At that time, Rwandan prosecutors renewed their pressure on the international community and Interpol to arrest Kabuga, who for long had used his financial muscle and contacts to stay under the radar, even after the US had placed a $5 million bounty for his arrest.
“This is a man who changed names and locations frequently. From his time as a fugitive in Kenya to fleeing to France, he used his money to corrupt officials and politicians in ensuring he remains hidden,” Faustin Nkusi, spokesperson of the Rwanda Public Prosecution Authority told The EastAfrican.
“France has done a commendable job as well as Interpol and other countries, to bring him to justice. This is a very important step towards serving justice and honouring the memory of those who were killed in the 1994 genocide against the Tutsi,” said Mr Nkusi.
In January 2016, Gen Jean-Claude Lafourcade, who led France's UN-mandated unit in Rwanda in 1994, angered Rwandan officials when he said during an inquiry that “no ammunition, not even a bullet” was provided by the French government to the interahamwe militia that carried out the genocide.
This prompted Rwanda to begin its own investigation—and a report was finally released in December 2017—firmly accusing French officials of complicity in the genocide, which further strained diplomatic ties between both countries.

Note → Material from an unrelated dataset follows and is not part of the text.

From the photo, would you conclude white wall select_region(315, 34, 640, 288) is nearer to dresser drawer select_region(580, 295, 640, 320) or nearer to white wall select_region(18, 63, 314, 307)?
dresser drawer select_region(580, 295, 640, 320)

Rwanda focused on 20 French politicians and soldiers and tasked French prosecutors to provide explanations for the allegations against them in the report.
“It would be incredibly powerful to see Kabuga prosecuted in full view of the communities most affected by his alleged crimes. Rwanda now has a long track record of prosecuting cases transferred from the ICTR and other foreign jurisdictions. There should be no impediment to this trial taking place in Rwanda - and it would bolster the ICTR's legacy to have assisted the Rwandan judicial system to the extent that it can try such a high profile genocide suspect as Kabuga,” Prof Clark said.
Considered as one of the top masterminds of the genocide, Kabuga was indicted in 1997 on seven counts of genocide, complicity in genocide, direct and public incitement to commit genocide, attempt to commit genocide, conspiracy to commit genocide, persecution, and extermination.